Although he was convinced that a new unified fundamental theory was needed for an adequate treatment of the radiation problem, Einstein had no such theory to offer. What he did instead was to analyze the implications of the observed radiation spectrum, well-described, except at low frequencies, by Wien’s distribution law. To carry out his analysis, Einstein used the methods of thermodynamics (“the only physical theory of universal content concerning which I am convinced that, within the framework of the applicability of its basic concepts, it will never be overthrown”) and statistical mechanics. What he found was that the entropy of black-body radiation in a given frequency interval depends on the volume of the enclosure in the same way that the entropy of a gas depends on its volume. And because the latter dependence has its origin in the independence of the gas molecules rather than the details of their dynamics, Einstein leaped to the conclusion that the radiation, too, must consist of independent particles of energy. This identification required the energy E of the particles to be proportional to the frequency ν of the radiation,
where the universal proportionality constant h was the product of k and one of the constants in Wien’s distribution law.

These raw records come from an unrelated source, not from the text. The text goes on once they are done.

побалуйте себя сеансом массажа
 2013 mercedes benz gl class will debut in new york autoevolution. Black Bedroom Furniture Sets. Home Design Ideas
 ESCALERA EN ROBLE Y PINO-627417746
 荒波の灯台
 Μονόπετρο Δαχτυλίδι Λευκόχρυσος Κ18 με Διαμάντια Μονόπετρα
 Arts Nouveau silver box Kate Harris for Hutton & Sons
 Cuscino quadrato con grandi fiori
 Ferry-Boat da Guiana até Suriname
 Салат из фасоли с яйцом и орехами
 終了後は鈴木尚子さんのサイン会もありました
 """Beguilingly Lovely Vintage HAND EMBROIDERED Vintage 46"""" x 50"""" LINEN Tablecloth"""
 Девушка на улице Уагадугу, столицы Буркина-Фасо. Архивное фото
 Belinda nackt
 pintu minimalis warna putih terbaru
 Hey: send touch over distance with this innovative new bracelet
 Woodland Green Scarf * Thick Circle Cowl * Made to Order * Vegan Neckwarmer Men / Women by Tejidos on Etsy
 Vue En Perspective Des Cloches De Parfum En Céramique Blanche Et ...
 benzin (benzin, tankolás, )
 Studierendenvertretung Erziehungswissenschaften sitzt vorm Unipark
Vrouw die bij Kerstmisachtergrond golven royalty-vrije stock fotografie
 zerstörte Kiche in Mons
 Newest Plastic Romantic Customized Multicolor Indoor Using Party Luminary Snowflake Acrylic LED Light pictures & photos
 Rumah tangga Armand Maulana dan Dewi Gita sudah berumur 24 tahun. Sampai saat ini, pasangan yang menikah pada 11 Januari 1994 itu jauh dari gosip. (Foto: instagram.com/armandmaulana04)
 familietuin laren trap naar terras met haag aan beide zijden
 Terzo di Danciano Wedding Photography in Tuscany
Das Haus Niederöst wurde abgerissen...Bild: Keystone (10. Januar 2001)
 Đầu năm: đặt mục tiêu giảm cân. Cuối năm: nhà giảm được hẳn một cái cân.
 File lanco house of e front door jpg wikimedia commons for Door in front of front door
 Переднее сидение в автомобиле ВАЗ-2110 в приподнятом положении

Einstein showed that his strange proposal of light quanta could immediately account for several puzzling properties of fluorescence, photoionization, and especially of the photoelectric effect. His quantitative prediction of the relationship between the maximum energy of the photoelectrons and the frequency of the incident light was not verified experimentally for a decade. The light quantum hypothesis itself attracted only one or two adherents; it represented too great a departure from accepted ideas. It went far beyond the work Max Planck had done in 1900, in which the energy of certain material oscillators was treated as a discrete variable, capable only of values that were integral multiples of a natural unit proportional to the frequency. Planck’s quantum hypothesis had been introduced as a way of deriving the complete distribution law for black-body radiation, but in 1905 it was only just starting to receive critical study.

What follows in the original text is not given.